To help with editorial planning, the blog categorises posts by section e.g. ‘pests in the headlines’, ‘the lighter side of pest control’ and ‘industry Insight for pest control professionals’.
This is a simple but effective content-planning technique – each strand can be given to a different writer/team, it’s easy to see at a glance where content is short, and strands can be prioritised according to an agreed overarching strategy.
If industry professionals are identified as the main target audience for the blog, for instance, planning and resourcing can be tweaked to make sure they get twice as much content as the other strands.
Ace Tree Management
Ace Tree Management is all about tree cutting and tree pruning in the Melbourne, Australia area. As with many of the businesses here, you can certainly see areas for improvement in some of the content, in terms of distribution, presentation or both.
But one thing Ace Tree does very well is to use video to create a sense of admiration for what it does and the risks it takes.

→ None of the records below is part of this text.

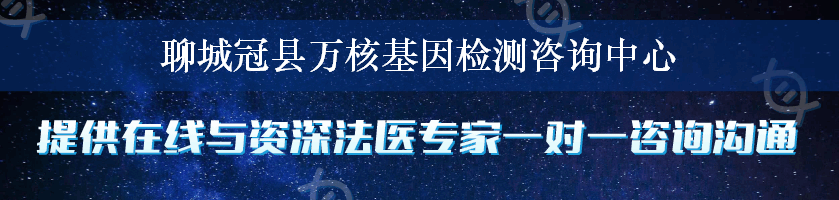 聊城冠县万核基因检测咨询中心

提供在线与资深法医专家一对一咨询沟通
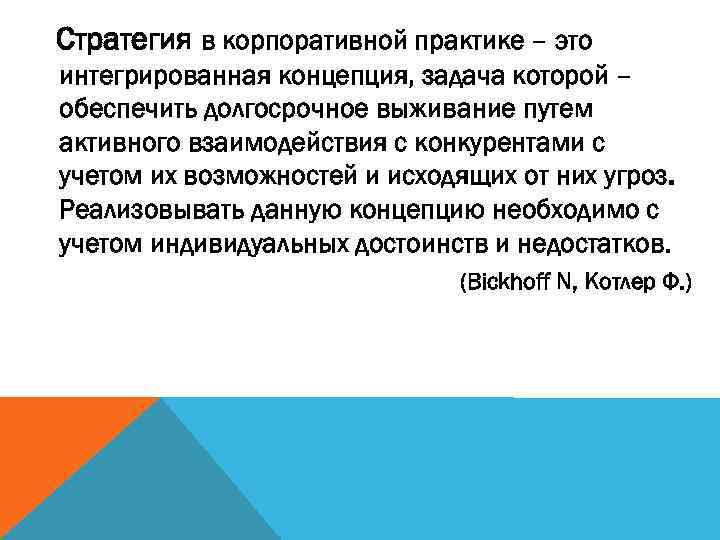 Стратегия в корпоративной практике – это интегрированная концепция, задача которой – обеспечить долгосрочное выживание путем активного взаимодействия с конкурентами с учетом их возможностей и исходящих от них угроз. Реализовывать данную концепцию необходимо с учетом индивидуальных достоинств и недостатков.

(Bickhoff N, Котлер Ф.)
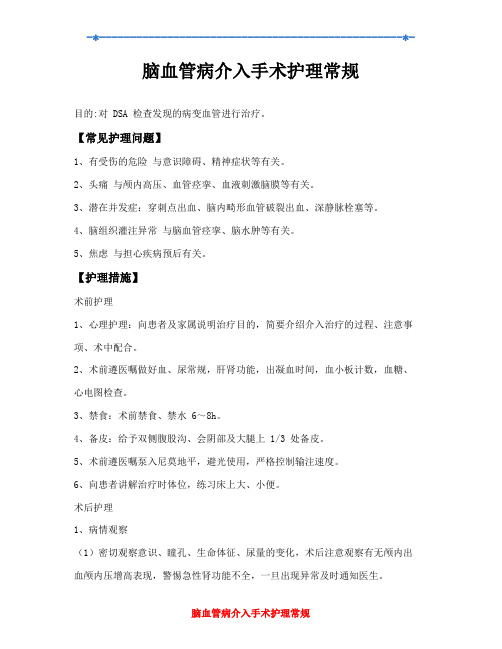 脑血管病介入手术护理常规

目的:对 DSA 检查发现的病变血管进行治疗。

【常见护理问题】

1、有受伤的危险 与意识障碍、精神症状等有关。

2、头痛 与颅内高压、血管痉挛、血液刺激脑膜等有关。

3、潜在并发症：穿刺点出血、脑内畸形血管破裂出血、深静脉栓塞等。

4、脑组织灌注异常 与脑血管痉挛、脑水肿等有关。

5、焦虑 与担心疾病预后有关。

【护理措施】

术前护理

1、心理护理：向患者及家属说明治疗目的，简要介绍介入治疗的过程、注意事项、术中配合。

2、术前遵医嘱做好血、尿常规，肝肾功能，出凝血时间，血小板计数，血糖、心电图检查。

3、禁食：术前禁食、禁水 6～8h。

4、备皮：给予双侧腹股沟、会阴部及大腿上 1/3 处备皮。

5、术前遵医嘱泵入尼莫地平，避光使用，严格控制输注速度。

6、向患者讲解治疗时体位，练习床上大、小便。

术后护理

1、病情观察

（1）密切观察意识、瞳孔、生命体征、尿量的变化，术后注意观察有无颅内出血颅内压增高表现，警惕急性肾功能不全，一旦出现异常及时通知医生。

脑血管病介入手术护理常规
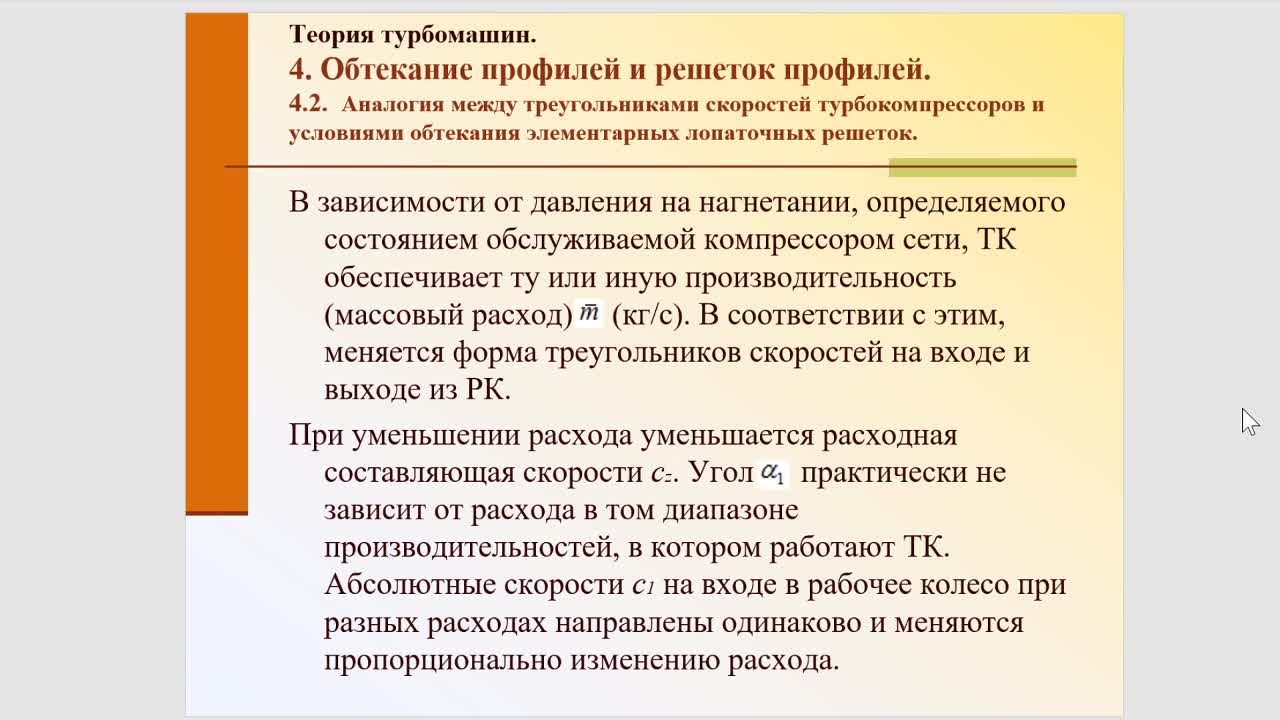 Теория турбомашин.
4. Обтекание профилей и решеток профилей.
4.2. Аналогия между треугольниками скоростей турбокомпрессоров и условиями обтекания элементарных лопаточных решеток.

В зависимости от давления на нагнетании, определяемого состоянием обслуживаемой компрессором сети, ТК обеспечивает ту или иную производительность (массовый расход) $\bar{m}$ (кг/с). В соответствии с этим, меняется форма треугольников скоростей на входе и выходе из РК.

При уменьшении расхода уменьшается расходная составляющая скорости $c_z$. Угол $\alpha_1$ практически не зависит от расхода в том диапазоне производительностей, в котором работают ТК. Абсолютные скорости $c_1$ на входе в рабочее колесо при разных расходах направлены одинаково и меняются пропорционально изменению расхода.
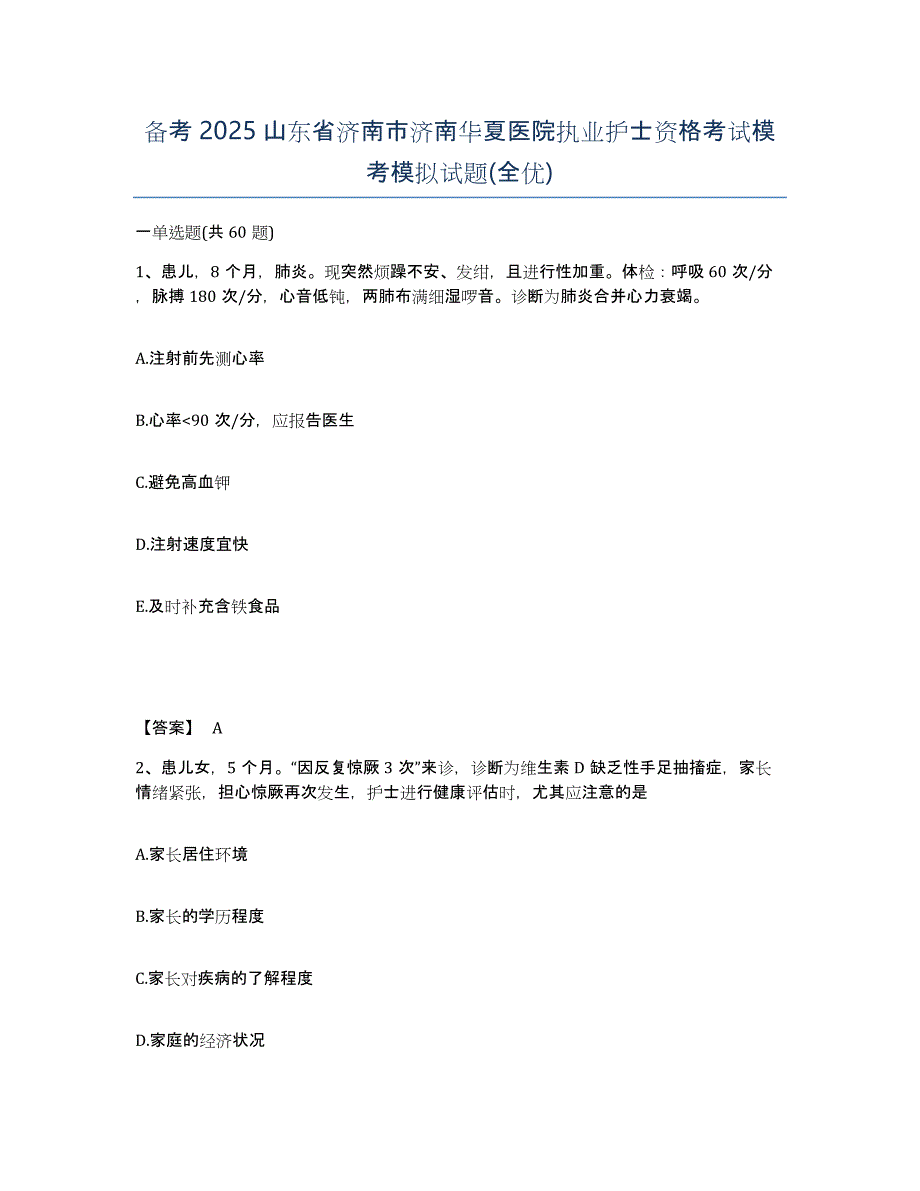 备考 2025 山东省济南市济南华夏医院执业护士资格考试模考模拟试题(全优)

一单选题(共 60 题)

1、患儿，8 个月，肺炎。现突然烦躁不安、发绀，且进行性加重。体检：呼吸 60 次/分，脉搏 180 次/分，心音低钝，两肺布满细湿啰音。诊断为肺炎合并心力衰竭。

A.注射前先测心率

B.心率<90 次/分，应报告医生

C.避免高血钾

D.注射速度宜快

E.及时补充含铁食品

【答案】 A

2、患儿女，5 个月。“因反复惊厥 3 次”来诊，诊断为维生素 D 缺乏性手足抽搐症，家长情绪紧张，担心惊厥再次发生，护士进行健康评估时，尤其应注意的是

A.家长居住环境

B.家长的学历程度

C.家长对疾病的了解程度

D.家庭的经济状况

See, for instance, 'tree removal jobs of 2013' or 'cherry picker hire tree cutting aerial platform man lift'. Much of the footage is filmed by a drone, which typically swoops over the head of a man on a platform at 70m (soundtrack by Daft Punk, natch) to show us a plungingly vertical view of great bits of tree plummeting to the earth way, way below.
At such moments one’s overwhelming emotion is, well, vertigo.
In case that all sounds a bit butch and blokeish, check out videos like 'slow motion tree removal work with Husqvarna chain saw Ace Tree', which captures the falling branches of an unsafe, 45m hollow tree with a balletic beauty that is equally hypnotic, but for more aesthetic reasons.
As in every video, you see the whole operation in action, the skill of the team, the efficiency of the process. As one commenter says: "Nice one boys. Great efficient teamwork. Like a well-oiled machine."
The lesson: Are you old enough to remember Play School? Remember when they took us through the round/square/arch window and showed us something being made?
You had to guess what it would be – is it a broom? A chair? A wardrobe? As with those time-lapse videos you get of a skyscraper being built or an exhibitions being broken down, there can sometimes be good content-marketing mileage simply in the contemplation of your business at work.
I’m not quite sure what to call the impulse at play here – completism? Professional curiosity? – but something makes us want to stick around to see that building get finished... or that tree come down.